Ancrage théorique minimal
Chez Max Weber, la domination légale-rationnelle désigne un type de légitimité dans lequel l’obéissance ne porte pas d’abord sur une personne, une tradition ou une qualité charismatique, mais sur un ordre légal formellement établi.
La bureaucratie en constitue la forme institutionnelle privilégiée. Elle repose sur des compétences définies, des règles explicites, une hiérarchie fonctionnelle, des procédures écrites, une séparation entre la personne et l’office, et une continuité administrative relativement indépendante des individus qui occupent les postes.
Son gain historique est considérable : elle permet la prévisibilité, la traçabilité, la stabilité, l’égalité formelle de traitement et l’action à grande échelle.
Mais cette puissance a un revers : l’appareil peut se refermer sur ses propres procédures, transformer la règle en fin en soi, et produire une rationalité administrative difficilement révisable par ceux qu’elle affecte.
Distinction
La domination légale-rationnelle ne se confond pas avec l’existence banale d’une administration.
Elle désigne un type spécifique de légitimité et d’organisation : l’obéissance porte sur la règle et sur la fonction, non sur la personne comme telle.
Elle se distingue ainsi :
- de l’Exception souveraine, qui suspend la norme ordinaire ;
- du Décisionnisme souverain, qui privilégie le tranchant de la fondation ;
- de l’Agencement machinique, qui pense la composition des flux sans centre fonctionnel unique.
Fonction dans le paysage théorique
Ce paradigme permet de penser :
- la formalisation moderne du pouvoir ;
- la montée en puissance des appareils administratifs ;
- la continuité d’un ordre par procédures, dossiers et compétences ;
- la possibilité de gouverner à grande échelle par standardisation ;
- la séparation entre office, personne et décision ;
- la tension entre rationalité procédurale et révisabilité politique.
Rapport à l’archicratie
L’archicratie ne remplace pas la domination légale-rationnelle : elle la resitue dans une écologie plus large de la régulation.
La légalité formelle et la bureaucratie ne sont pas seulement des instruments neutres.
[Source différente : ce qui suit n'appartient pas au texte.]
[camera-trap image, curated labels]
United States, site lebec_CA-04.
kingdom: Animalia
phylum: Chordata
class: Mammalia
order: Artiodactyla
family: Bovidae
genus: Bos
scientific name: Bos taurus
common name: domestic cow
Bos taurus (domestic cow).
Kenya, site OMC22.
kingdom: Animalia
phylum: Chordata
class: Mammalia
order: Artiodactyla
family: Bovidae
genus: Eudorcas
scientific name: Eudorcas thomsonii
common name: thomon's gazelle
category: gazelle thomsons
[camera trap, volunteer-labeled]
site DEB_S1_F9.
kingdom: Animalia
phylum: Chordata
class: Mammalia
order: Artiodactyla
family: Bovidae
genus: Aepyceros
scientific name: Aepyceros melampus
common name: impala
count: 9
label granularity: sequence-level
Elles constituent une composition spécifique d’arcalité, de cratialité et d’archicration.
Elles fournissent une arcalité forte : règles, compétences, procédures, légitimité formelle. Elles produisent aussi une cratialité décisive : capacité d’exécution, de classement, de traitement, d’allocation, de sanction et de continuité.
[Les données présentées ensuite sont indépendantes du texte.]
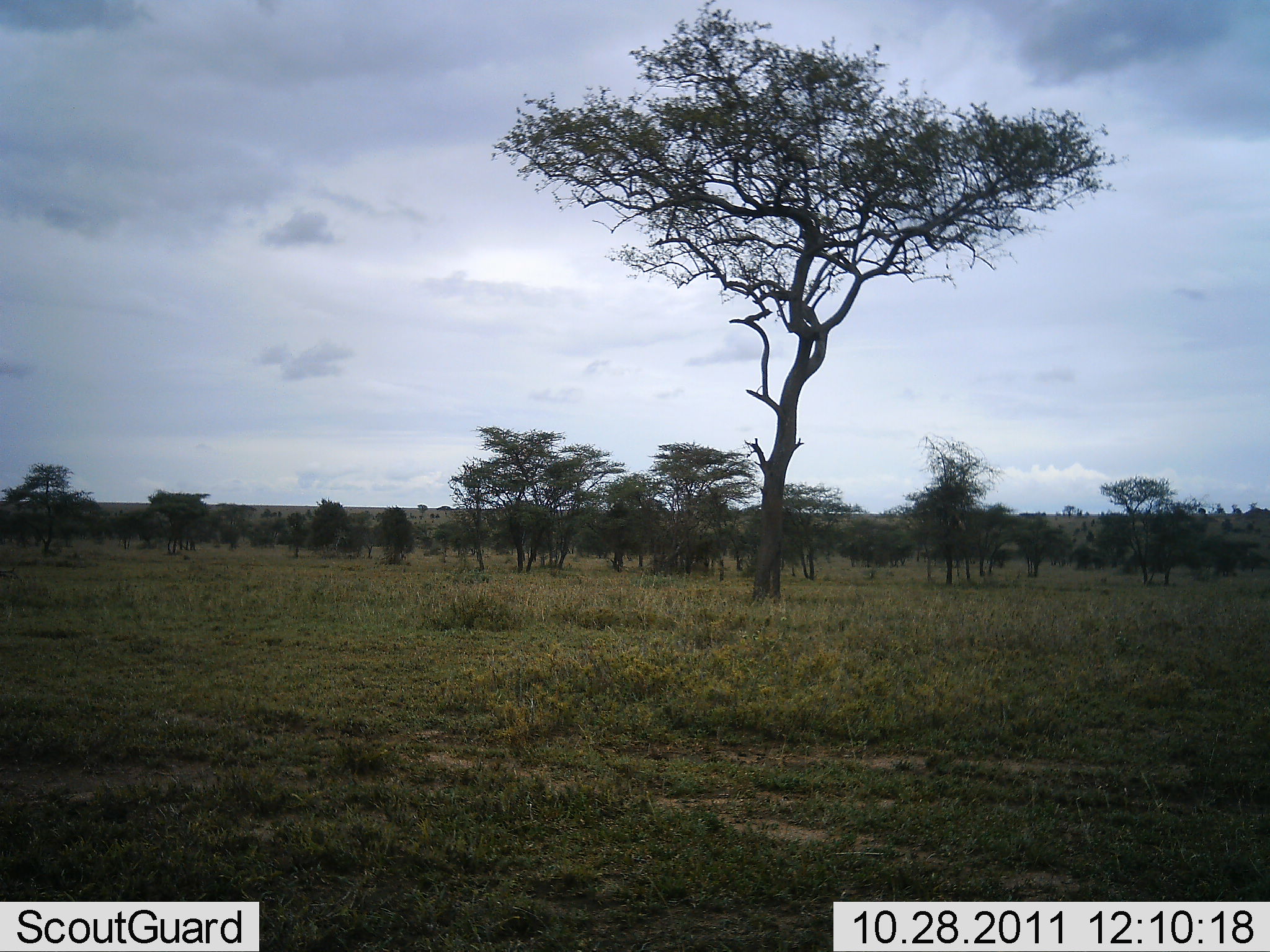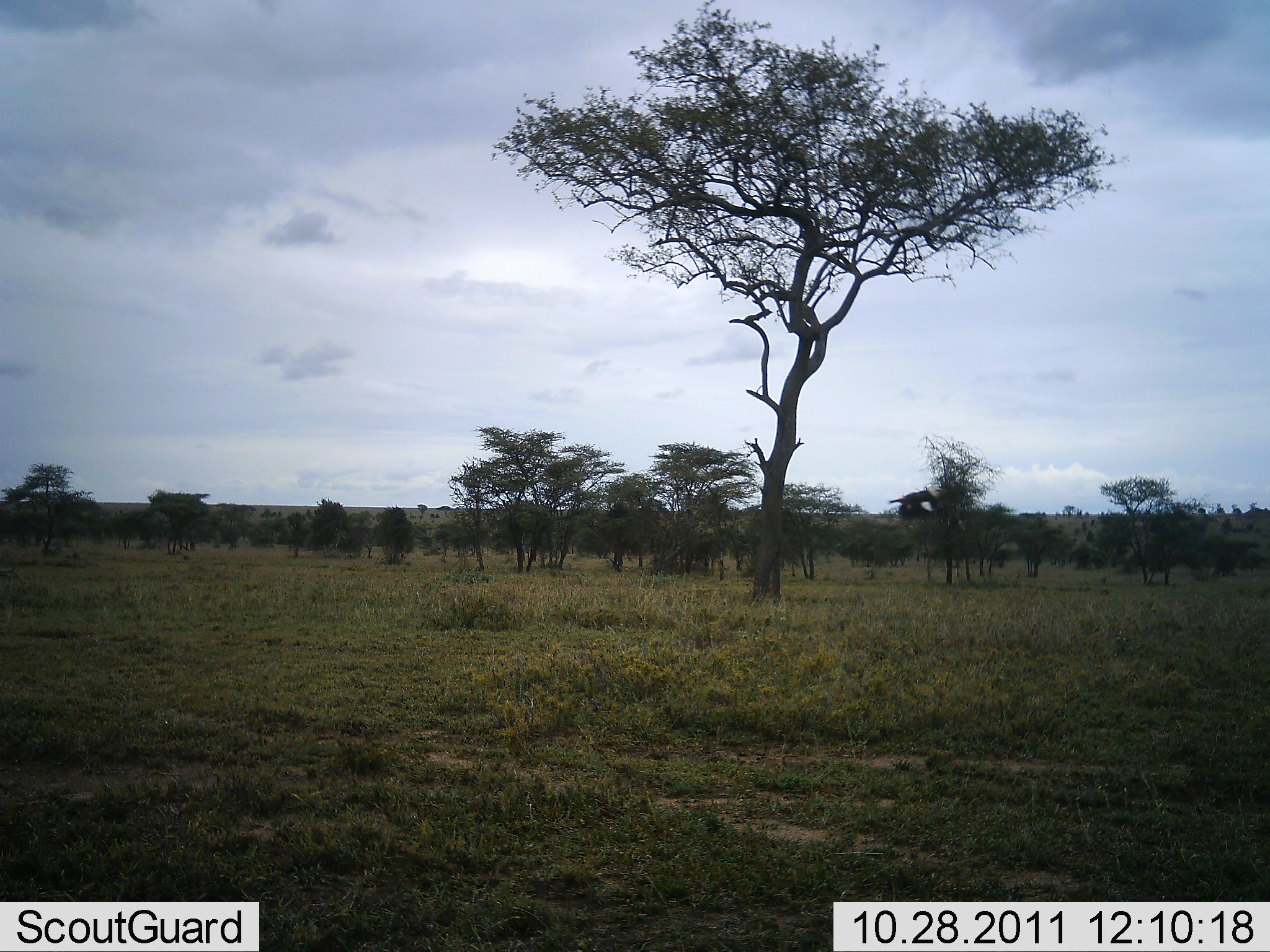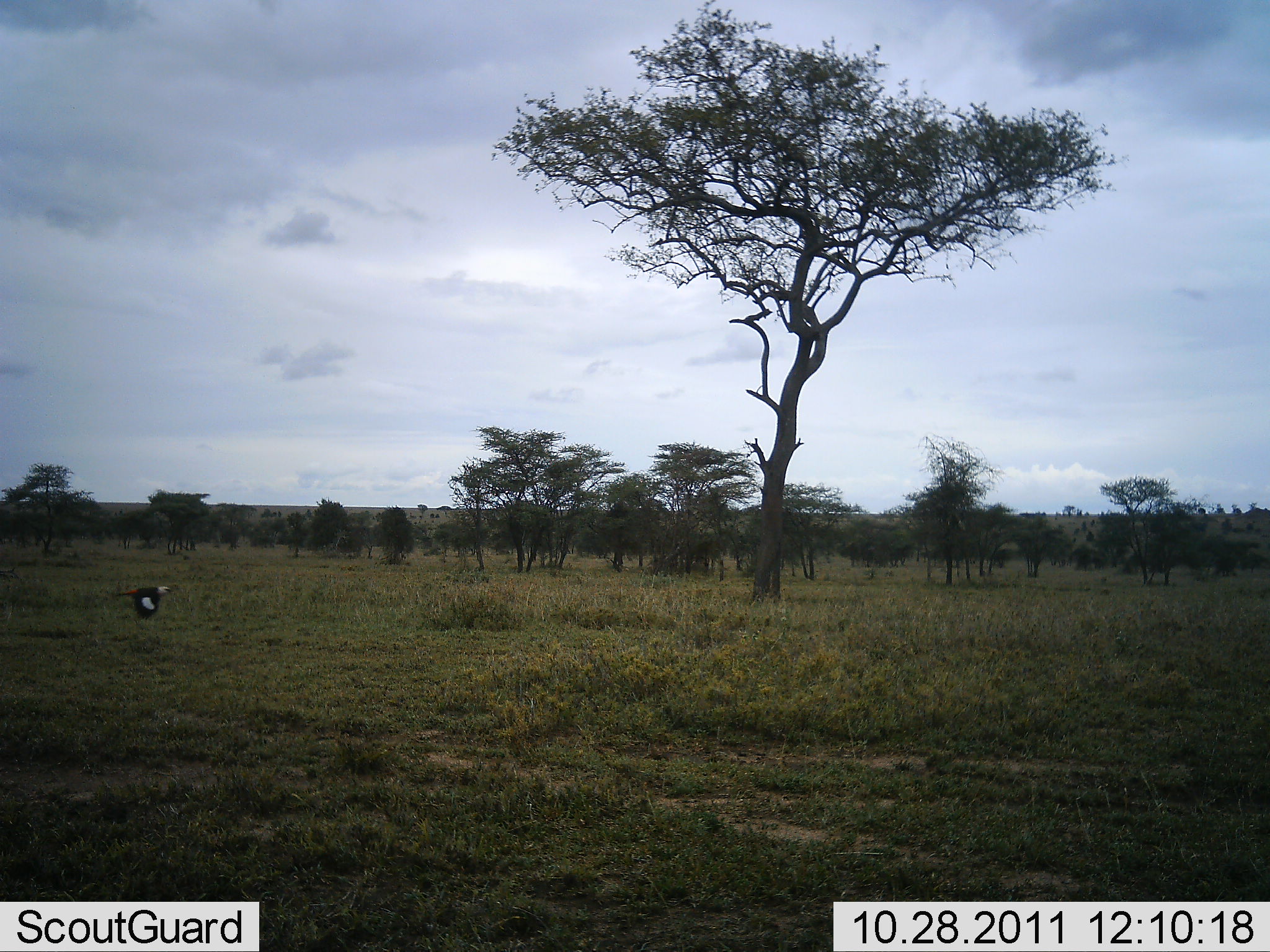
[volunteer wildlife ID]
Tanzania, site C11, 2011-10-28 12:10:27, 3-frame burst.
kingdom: Animalia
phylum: Chordata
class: Aves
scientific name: Aves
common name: bird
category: otherbird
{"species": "otherbird (bird) (Aves)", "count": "1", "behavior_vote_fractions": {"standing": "0%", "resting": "0%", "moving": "100%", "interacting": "0%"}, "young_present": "0%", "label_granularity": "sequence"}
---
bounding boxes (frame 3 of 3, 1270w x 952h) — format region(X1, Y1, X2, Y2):
animal: region(115, 585, 174, 623)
Mais l’archicratie demande en plus où ces procédures peuvent comparaître. Une règle peut être légale sans être suffisamment justifiée ; une procédure peut être régulière sans être habitable ; un dossier peut être traité correctement sans que la personne affectée dispose d’une prise réelle sur la décision.
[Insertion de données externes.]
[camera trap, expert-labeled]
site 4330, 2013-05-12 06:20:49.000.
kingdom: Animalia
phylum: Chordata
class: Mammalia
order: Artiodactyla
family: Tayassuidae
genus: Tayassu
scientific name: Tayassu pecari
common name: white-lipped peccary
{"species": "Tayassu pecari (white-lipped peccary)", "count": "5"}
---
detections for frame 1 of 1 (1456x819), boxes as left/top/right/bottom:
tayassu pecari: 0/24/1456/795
La domination légale-rationnelle éclaire donc la stabilisation impersonnelle de l’ordre ; l’archicration demande les scènes où cet ordre peut être rendu visible, contestable et révisable.
Limite archicratique
Le gain weberien est considérable : il rend l’exécution possible, continue, prévisible et relativement détachée de l’arbitraire personnel.
Mais, du point de vue archicratique, son angle mort est net. L’office peut se reconduire lui-même. La règle peut s’imposer sans reprise. La procédure peut devenir empêchement silencieux. La compétence fonctionnelle peut neutraliser la question du sens, de la justice ou de la co-viabilité.
La bureaucratie est donc une prise indispensable, mais incomplète. Elle doit être réouverte par des scènes de justification, des contre-prises délibératives, des formes de publicité et des dispositifs capables de limiter son inertie normative.
Références minimales
- Max Weber, Wirtschaft und Gesellschaft (Économie et société), 1921-1922.
- Max Weber, Le Savant et le politique, 1919.
- Max Weber, « Les types de domination légitime », dans Économie et société.